In a recent article titled College and Career Readiness published in The School Administrator, Karen Pittman, Co-Founder and President of the Forum for Youth Investment, asks: Even if students graduate high school, are they really equipped for the next stage?
Unsurprisingly, the answer she found was no.
“No matter who is doing the measuring, the college – and work-readiness rates of high school seniors and high school graduates are appalling low.”
Karen reports that only three in ten seniors, at best, are college – ready and up to a fourth of all first-year students at four-year colleges do not return for their second year.
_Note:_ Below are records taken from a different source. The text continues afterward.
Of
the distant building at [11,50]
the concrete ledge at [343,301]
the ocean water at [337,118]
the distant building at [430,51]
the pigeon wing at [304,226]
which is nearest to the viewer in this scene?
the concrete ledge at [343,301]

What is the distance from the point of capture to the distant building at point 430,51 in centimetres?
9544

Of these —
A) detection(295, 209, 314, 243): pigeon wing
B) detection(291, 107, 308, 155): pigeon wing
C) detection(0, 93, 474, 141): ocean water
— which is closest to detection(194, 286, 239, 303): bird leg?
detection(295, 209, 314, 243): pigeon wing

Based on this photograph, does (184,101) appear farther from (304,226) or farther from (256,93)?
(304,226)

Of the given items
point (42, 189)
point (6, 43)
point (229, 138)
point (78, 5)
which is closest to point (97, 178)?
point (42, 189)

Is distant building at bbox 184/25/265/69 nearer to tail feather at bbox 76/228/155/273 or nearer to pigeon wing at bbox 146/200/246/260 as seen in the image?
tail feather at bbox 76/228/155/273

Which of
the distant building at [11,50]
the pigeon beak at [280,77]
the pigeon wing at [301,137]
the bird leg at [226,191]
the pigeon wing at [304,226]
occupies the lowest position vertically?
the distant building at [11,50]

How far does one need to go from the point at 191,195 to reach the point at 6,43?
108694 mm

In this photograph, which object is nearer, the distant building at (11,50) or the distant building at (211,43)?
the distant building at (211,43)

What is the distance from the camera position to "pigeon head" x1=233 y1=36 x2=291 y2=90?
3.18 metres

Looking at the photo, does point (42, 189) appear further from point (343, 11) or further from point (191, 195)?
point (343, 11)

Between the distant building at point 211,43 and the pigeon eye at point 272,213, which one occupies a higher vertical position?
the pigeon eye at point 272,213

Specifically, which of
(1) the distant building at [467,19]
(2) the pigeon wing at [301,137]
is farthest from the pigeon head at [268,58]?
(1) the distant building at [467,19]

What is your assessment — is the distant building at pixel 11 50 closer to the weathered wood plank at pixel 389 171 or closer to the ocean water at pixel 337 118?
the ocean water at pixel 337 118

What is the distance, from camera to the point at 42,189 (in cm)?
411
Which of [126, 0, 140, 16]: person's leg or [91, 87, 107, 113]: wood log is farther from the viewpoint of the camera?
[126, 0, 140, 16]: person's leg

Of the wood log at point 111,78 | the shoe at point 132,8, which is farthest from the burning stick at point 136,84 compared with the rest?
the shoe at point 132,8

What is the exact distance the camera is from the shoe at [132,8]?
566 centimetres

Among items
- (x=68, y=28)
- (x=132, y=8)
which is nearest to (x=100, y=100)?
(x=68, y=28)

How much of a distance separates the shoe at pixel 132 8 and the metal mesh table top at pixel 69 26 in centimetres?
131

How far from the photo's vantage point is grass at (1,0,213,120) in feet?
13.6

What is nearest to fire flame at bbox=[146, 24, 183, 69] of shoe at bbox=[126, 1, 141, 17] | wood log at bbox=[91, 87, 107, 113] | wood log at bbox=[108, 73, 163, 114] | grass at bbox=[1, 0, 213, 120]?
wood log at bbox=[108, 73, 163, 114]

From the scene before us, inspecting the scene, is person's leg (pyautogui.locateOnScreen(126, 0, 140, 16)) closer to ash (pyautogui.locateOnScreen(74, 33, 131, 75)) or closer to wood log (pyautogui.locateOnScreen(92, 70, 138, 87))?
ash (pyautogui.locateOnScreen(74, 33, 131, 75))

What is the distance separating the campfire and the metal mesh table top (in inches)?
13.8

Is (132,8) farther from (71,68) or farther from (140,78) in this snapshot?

She cited Corporate Voices for Working Families’ research and quoted that four in ten high school graduates, at best, are work ready and that only 40 percent of business leaders surveyed offer some workforce readiness training to their workers. (More information is available in our Corporate Voices research reports and publications, including “Are They Really Ready to Work?” and “The Ill-Prepared Workforce.”) This also echoes other research (see this recent story on NPR) being done around the country on college and work preparedness, the findings of which are consistent—our graduates are not prepared.
Karen concludes that it is not only the schools that should be held responsible for fixing the “readiness” problem of our youth, it is the entire community.
Dan Domenech, Executive Director of the American Association of School Administrators (AASA), states, “The problem is the system, where we have silos and walls that go up . . . The community is either going to succeed or fail, but it is going to be a community effort. Not the school’s effort, not the [YMCA’s] effort, not the United Way’s effort, not the businesses’ and corporations’ [effort]. A joint effort that everybody agrees on is necessary for success.”
Corporate Voices agrees. Corporate Voices challenges business leaders to invest in workforce readiness as a business imperative. In other words, Corporate Voices believes that business leaders should build broader partnerships with community leaders to ensure that they are receiving a qualified workforce with the skills that they need to succeed.
Along with AASA and other national organizations, Corporate Voices is a member of the Ready by 21 National Partnership. The Partnership, headed by the Forum for Youth Investment and Karen Pittman, helps communities improve the odds that all youth are ready for work, college and life. Ready by 21 taps the expertise and dedication of diverse leaders who care about children, youth and families, meeting them where they are and helping them chart a course for better outcomes for young people. The Partnership and the Ready by 21 strategy embrace the notion that helping young people prepare for work and life is a broad-based community effort that requires coalitions working together and pairing resources for our children’s future.